IPv6 internet connectivity issues

darkxst commented 1 year ago

Describe the issue you are experiencing

I am having issues with IPv6 internet connectivity from within HA. DNS and ipv6 across local LAN is working as expected. There is no internet connectivity via IPv6.

I am running this instance in a VM using bridged networking. HA ipv6 is configured to auto. Also tested on a clean install of HA 9.5 which also has the same issue.

I have tested ipv6 on my network using Ubuntu, Windows 11 and variety of debian/ubuntu based VM's and all of those work perfectly.

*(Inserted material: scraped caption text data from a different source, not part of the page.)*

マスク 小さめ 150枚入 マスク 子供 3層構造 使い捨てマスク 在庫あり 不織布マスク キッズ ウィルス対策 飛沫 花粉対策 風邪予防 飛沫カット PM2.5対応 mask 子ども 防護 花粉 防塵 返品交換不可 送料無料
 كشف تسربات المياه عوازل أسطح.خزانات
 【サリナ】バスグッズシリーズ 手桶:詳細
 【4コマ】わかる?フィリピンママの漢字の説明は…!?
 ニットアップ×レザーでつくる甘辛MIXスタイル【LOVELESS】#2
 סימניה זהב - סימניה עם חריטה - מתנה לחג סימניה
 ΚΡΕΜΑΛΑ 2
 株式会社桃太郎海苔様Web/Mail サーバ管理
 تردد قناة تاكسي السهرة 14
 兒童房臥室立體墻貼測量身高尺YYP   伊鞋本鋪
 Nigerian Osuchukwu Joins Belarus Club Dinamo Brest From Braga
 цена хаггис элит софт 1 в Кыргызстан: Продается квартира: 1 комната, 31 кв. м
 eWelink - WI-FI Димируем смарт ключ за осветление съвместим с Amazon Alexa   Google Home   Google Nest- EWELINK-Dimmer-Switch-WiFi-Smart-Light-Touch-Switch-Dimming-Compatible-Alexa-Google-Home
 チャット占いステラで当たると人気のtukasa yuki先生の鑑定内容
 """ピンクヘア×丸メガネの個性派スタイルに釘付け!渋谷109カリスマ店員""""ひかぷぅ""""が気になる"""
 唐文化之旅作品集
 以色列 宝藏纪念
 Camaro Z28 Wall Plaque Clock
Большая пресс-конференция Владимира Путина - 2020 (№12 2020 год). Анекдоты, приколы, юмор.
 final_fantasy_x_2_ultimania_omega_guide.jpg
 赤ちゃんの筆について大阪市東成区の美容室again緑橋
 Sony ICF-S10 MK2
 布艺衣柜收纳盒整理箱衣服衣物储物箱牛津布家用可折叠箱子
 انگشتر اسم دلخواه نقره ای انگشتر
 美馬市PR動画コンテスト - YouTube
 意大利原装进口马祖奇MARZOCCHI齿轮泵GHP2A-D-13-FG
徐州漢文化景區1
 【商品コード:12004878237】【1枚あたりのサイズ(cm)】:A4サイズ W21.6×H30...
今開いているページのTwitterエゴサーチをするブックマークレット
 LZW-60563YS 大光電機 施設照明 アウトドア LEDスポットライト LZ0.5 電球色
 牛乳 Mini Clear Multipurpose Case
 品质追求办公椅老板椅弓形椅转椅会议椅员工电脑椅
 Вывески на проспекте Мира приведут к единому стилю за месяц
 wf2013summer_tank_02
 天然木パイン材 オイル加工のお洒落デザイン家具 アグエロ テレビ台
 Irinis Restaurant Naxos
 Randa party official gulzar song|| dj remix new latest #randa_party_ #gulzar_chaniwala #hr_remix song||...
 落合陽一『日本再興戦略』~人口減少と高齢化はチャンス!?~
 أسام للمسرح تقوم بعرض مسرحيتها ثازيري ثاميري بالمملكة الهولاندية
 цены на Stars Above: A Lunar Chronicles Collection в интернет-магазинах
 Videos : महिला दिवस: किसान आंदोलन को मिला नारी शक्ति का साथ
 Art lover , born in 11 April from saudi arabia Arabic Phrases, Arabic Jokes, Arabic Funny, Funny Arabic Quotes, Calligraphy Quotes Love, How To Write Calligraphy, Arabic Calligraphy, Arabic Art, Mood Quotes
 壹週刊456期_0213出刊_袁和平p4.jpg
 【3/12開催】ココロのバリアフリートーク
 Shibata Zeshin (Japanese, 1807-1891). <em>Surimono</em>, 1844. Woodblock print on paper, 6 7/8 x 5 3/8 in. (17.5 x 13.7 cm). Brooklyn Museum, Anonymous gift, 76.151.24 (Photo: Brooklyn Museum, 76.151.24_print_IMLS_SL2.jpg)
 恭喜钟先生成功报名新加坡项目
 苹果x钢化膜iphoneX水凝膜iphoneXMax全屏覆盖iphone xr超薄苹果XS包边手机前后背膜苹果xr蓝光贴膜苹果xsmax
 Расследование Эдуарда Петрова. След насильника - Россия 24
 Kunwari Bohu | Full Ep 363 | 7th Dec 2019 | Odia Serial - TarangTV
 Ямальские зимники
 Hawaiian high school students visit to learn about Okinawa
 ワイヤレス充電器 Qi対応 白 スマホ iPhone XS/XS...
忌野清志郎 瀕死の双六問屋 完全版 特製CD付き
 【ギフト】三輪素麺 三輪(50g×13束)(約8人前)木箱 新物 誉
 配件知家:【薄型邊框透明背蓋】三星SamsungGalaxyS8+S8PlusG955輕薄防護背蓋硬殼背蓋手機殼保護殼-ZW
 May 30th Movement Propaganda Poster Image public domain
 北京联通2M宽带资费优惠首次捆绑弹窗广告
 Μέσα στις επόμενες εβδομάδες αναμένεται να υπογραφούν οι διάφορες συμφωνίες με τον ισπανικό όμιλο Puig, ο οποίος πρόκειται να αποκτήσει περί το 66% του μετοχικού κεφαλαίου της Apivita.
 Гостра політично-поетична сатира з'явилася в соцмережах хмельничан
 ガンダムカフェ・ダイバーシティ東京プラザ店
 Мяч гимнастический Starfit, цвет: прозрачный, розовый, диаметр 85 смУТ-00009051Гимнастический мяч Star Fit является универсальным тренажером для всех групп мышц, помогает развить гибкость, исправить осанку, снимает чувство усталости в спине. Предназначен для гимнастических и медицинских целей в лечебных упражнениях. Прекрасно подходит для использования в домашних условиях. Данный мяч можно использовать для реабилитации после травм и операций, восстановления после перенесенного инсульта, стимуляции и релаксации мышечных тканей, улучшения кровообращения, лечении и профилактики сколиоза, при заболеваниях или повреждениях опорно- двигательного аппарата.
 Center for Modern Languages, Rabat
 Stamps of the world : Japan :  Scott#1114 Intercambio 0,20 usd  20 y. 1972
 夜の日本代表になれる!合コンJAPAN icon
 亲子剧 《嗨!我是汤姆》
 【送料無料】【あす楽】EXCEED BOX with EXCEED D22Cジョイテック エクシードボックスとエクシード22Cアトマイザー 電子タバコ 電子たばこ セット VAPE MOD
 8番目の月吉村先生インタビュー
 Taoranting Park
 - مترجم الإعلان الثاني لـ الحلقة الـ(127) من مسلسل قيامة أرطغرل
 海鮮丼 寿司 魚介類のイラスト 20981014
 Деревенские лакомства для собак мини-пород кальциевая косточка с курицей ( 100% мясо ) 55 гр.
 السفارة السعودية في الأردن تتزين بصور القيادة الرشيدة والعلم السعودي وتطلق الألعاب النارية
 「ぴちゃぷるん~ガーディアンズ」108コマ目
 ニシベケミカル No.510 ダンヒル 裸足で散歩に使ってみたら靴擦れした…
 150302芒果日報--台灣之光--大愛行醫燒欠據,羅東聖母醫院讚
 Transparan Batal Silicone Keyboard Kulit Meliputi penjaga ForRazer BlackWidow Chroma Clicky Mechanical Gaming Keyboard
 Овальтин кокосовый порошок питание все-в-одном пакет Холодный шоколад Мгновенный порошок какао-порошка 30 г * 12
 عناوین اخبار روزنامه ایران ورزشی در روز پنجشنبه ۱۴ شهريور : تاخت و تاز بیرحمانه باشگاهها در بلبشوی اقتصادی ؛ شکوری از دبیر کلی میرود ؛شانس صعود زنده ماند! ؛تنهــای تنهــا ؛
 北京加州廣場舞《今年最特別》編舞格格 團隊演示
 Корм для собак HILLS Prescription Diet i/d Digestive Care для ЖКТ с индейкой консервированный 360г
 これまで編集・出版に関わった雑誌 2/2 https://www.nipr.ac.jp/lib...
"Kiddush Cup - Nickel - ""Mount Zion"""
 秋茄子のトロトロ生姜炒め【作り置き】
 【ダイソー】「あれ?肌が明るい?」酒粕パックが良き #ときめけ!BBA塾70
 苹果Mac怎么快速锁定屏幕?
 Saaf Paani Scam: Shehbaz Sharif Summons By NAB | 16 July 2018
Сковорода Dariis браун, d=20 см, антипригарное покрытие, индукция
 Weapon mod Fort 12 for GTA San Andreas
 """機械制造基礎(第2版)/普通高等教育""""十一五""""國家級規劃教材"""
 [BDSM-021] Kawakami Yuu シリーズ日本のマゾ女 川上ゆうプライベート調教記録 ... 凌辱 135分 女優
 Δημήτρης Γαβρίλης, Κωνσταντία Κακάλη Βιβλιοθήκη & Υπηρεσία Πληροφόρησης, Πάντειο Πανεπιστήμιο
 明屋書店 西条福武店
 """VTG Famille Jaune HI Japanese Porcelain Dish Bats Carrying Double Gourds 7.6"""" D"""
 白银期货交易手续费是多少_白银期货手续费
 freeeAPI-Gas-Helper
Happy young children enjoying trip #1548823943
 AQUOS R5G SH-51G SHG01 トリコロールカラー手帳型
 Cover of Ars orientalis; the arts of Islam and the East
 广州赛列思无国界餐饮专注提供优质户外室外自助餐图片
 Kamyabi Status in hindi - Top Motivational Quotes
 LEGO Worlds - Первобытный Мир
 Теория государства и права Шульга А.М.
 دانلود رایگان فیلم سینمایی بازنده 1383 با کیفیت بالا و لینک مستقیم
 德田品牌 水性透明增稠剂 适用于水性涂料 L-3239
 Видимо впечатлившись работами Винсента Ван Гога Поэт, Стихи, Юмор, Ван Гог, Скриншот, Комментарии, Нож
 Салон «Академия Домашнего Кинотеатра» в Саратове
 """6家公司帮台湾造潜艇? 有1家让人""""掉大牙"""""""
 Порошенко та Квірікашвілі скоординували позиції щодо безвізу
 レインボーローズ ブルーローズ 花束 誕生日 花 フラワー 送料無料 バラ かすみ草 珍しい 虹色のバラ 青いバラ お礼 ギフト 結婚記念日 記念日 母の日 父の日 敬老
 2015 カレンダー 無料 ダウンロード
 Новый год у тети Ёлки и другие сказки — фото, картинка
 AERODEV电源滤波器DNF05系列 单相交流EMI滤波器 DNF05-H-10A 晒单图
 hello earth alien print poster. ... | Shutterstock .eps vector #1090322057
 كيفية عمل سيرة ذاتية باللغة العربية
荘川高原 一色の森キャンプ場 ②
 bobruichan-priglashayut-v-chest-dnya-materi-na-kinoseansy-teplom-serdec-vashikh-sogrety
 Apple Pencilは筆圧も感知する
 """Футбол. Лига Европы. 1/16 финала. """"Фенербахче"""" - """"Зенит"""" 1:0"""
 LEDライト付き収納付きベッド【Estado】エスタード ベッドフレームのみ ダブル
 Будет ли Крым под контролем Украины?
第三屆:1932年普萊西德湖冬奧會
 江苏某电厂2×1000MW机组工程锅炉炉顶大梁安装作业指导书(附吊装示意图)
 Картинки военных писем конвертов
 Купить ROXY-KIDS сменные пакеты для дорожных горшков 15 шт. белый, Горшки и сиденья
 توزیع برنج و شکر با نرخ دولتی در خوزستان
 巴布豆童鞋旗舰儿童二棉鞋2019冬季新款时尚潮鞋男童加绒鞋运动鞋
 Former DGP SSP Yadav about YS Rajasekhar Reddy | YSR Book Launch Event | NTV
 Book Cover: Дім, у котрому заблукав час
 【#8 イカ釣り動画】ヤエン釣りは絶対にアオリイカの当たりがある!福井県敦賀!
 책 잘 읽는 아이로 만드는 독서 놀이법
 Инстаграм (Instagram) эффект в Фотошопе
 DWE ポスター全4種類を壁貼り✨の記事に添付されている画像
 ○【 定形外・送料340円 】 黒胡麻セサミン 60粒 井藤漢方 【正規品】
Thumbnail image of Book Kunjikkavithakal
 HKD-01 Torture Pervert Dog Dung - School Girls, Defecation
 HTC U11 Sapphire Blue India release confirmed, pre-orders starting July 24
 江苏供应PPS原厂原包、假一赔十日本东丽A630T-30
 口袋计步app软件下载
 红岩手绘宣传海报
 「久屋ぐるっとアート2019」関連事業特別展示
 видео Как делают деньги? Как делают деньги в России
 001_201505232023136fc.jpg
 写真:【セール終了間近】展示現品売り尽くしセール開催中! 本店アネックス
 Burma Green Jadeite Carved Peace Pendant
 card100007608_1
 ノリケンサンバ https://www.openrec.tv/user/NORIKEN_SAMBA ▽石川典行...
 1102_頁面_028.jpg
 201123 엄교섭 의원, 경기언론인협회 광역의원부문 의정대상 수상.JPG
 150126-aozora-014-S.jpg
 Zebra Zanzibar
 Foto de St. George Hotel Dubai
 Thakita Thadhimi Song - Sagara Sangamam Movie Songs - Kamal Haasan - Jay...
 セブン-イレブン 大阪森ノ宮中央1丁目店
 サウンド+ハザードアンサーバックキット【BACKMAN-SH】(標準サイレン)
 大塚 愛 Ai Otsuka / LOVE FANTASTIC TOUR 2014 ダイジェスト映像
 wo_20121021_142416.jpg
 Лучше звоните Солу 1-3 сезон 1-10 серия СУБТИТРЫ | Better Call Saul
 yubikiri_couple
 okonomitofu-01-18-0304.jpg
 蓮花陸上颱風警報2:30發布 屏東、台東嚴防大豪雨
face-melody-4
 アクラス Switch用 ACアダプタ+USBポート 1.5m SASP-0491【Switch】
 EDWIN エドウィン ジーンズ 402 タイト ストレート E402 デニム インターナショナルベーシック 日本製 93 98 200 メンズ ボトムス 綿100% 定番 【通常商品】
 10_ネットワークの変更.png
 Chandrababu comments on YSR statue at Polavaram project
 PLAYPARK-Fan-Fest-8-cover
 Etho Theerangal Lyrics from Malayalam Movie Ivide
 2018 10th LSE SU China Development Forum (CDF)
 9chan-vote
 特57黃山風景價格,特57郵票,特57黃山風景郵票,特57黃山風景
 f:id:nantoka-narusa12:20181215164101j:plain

So suspect this is an issue with the config in HA or perhaps just some default settings in Alpine linux are different.

I have noticed it affecting the following

Import of blueprints from github
Startup of Matter add-on failing to download certificates from github However updates etc are working fine

What operating system image do you use?

generic-x86-64 (Generic UEFI capable x86-64 systems)

What version of Home Assistant Operating System is installed?

10.1

Did you upgrade the Operating System.

Yes

Steps to reproduce the issue

On boot there is no ipv6 connectivity

# ping -6 google.com
No response from google.com

If I do an outbound ping from HA to the router, ipv6 starts working for some period of time (if I come back sometime later it will have stopped working again.)

# ping -6 fritz.box
fritz.box is alive!
# ping -6 google.com
google.com is alive!

Anything in the Supervisor logs that might be useful for us?

None, downloads fail with Timeout

Anything in the Host logs that might be useful for us?

None

System information

System Information

version	core-2023.5.3
installation_type	Home Assistant OS
dev	false
hassio	true
docker	true
user	root
virtualenv	false
python_version	3.10.11
os_name	Linux
os_version	6.1.25
arch	x86_64
timezone	Australia/Sydney
config_dir	/config

Home Assistant Cloud

Home Assistant Supervisor

Dashboards

Recorder

Additional information

# ha network info
docker:
  address: 172.30.32.0/23
  dns: 172.30.32.3
  gateway: 172.30.32.1
  interface: hassio
host_internet: true
interfaces:
- connected: true
  enabled: true
  interface: enp2s1
  ipv4:
    address:
    - 192.168.178.52/24
    gateway: 192.168.178.1
    method: auto
    nameservers:
    - 192.168.178.1
    ready: true
  ipv6:
    address:
    - 2001:aab8:4166:ad01:6f7d:1fdb:1638:350f/64
    - fd86:92e7:d139:961b:115f:8bf2:dd4:20c1/64
    - fe80::9707:fb1f:65a3:84ab/64
    gateway: fe80::e228:6dff:fe88:bdf2
    method: auto
    nameservers:
    - fd00::e228:6dff:fe88:bdf2
    ready: true
  primary: true
  type: ethernet
  vlan: null
  wifi: null
supervisor_internet: true

darkxst commented 1 year ago

Also see https://github.com/home-assistant-libs/python-matter-server/issues/284 for example

agners commented 1 year ago

Can you check what google.com resolves to? Does it resolve to different addresses when querying multiple times?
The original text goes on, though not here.